Along with controversy over geographic differences, issues of nutrient excess from long-term multiple fish farms in the Gulf are at the forefront of opposition in Sarasota. According to Ahearn-Koch, there is already a second offshore aquaculture permit pending. There are concerns of disease and antibiotic use and the excess nitrogen and phosphate produced from feed pellets and fish waste could encourage Karenia brevis (Red Tide).
“The last time Red Tide happened, it cost $94.6 million dollars in damages” Ahearn-Koch said. “If we’re going to even risk a chance of that, why would we do it when there is no public good that comes from it, this is a private company”.
Sims argues that this net pen is only a demonstration. He said the project was not going to be measuring environmental impacts because it was too small to have an impact.
“The purpose of this demonstration pen is to show the local community that this is actually going to be something they’ll love” Sims promised.
According to Sims, aquaculture is more heavily regulated than any other poultry, pork or beef production in the U.S. Sims trusts that with proper monitoring, aquaculture could be one of the most sustainable sources of protein. He entrusts the management and regulations created by the U.S. to keep this project from seriously impacting the environment.

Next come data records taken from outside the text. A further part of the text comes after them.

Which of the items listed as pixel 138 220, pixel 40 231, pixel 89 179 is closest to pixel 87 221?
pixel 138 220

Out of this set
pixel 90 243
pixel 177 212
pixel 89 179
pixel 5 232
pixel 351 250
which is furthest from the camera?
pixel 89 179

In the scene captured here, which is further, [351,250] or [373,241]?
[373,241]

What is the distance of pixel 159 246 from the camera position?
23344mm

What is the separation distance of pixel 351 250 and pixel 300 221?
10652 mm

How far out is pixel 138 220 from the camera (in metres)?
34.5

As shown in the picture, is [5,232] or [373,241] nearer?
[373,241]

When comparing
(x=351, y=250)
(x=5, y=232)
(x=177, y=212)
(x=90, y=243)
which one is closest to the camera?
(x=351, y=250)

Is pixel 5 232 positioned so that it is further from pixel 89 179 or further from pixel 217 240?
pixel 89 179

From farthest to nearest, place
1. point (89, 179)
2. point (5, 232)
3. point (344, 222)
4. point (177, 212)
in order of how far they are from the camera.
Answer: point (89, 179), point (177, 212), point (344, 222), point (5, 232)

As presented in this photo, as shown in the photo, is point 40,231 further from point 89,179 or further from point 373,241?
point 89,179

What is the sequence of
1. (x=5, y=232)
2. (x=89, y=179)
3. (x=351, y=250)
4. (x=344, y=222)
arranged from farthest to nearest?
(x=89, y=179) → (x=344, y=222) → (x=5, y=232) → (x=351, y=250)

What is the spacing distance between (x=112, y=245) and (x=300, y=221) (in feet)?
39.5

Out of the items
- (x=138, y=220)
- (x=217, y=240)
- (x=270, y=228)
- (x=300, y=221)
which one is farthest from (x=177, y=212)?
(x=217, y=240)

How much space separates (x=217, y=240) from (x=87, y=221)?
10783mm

On Jan. 28, the EPA held a public hearing at the MOTE Marine Aquarium for comment and concerns to be raised. The fingerling Almaco jack would be raised at the MOTE Marine until they are ready for deployment to the offshore cages. The Sarasota County Council of Neighborhood Associates (CONA) also discussed the project at their monthly meeting on Jan. 10. Founder of Suncoast Waterkeeper and alum Justin Bloom spoke at both events against farming in the Gulf.
“This pilot project might have some local impact but looking at whether or not to issue a permit, you need to look at the cumulative impact of the proliferation of fish farms” said Bloom.

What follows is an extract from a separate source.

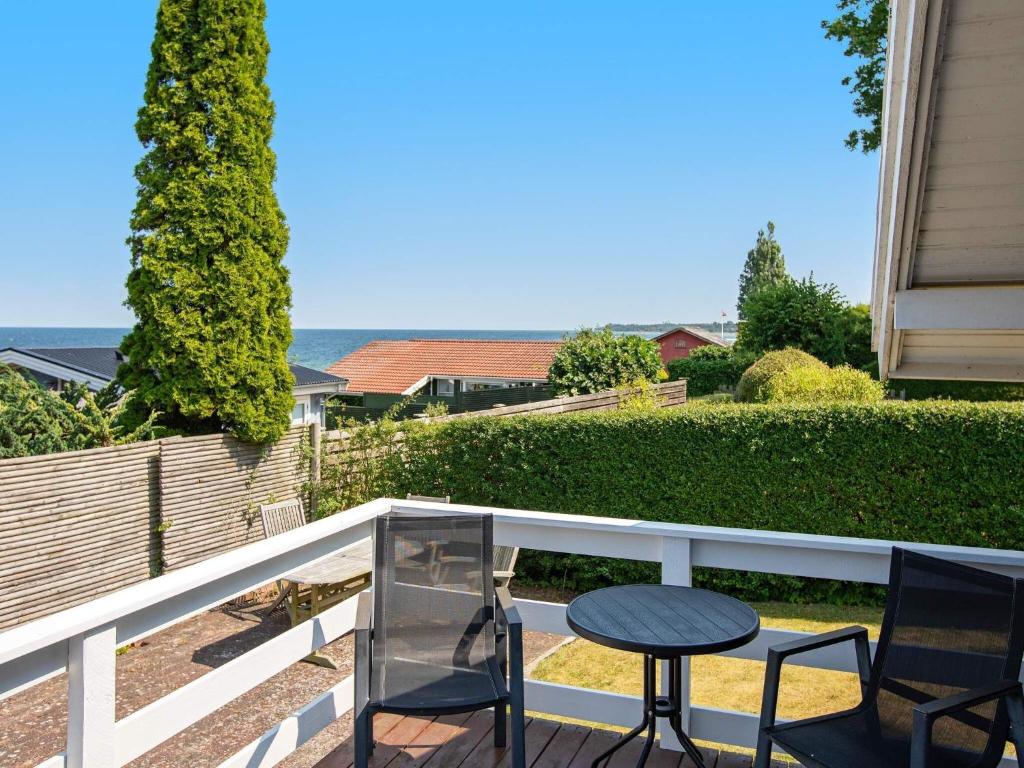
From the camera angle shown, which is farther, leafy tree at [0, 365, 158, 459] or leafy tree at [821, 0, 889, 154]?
leafy tree at [821, 0, 889, 154]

Suncoast Waterkeeper works to protect Florida Suncoast’s waterways through education, research and policy enforcement and accountability. It also works to ensure that environmental laws are properly followed. This includes which permits the EPA issues and approves.
Right now, Ocean Era is attempting to get a National Pollution Discharge Elimination System (NPDES) permit. In a public letter to the mayor and commissioners of Sarasota, marine biologist Dr. Randy Edwards explains that this permit was not designed for monitoring nutrient excess from a fish farm in the Gulf and would not be sufficient in monitoring its environmental impact. Edwards encourages the community to demand monitoring from an independent panel of scientists that could be accomplished by contacting the National Oceanic and Atmospheric Administration- National Marine Fisheries Service Permits (NOAA-NMFS) instead of the EPA.
At this point, Sims and Ahearn-Koch have not communicated.
Both Bloom and Ahearn-Koch stated that they support sustainable aquaculture, but they both argue that further research and monitoring is needed to assess the effects. However, neither of them believes that the Gulf of Mexico is the place for aquaculture. With a growing population and demand, the complexity of this problem deepens.
Information for this article was gathered from suncoastwaterkeeper.com, npr.org, wusfnews.wusf.usf.edu, ocean-era.com, conasarasota.org and heraldtribune.com.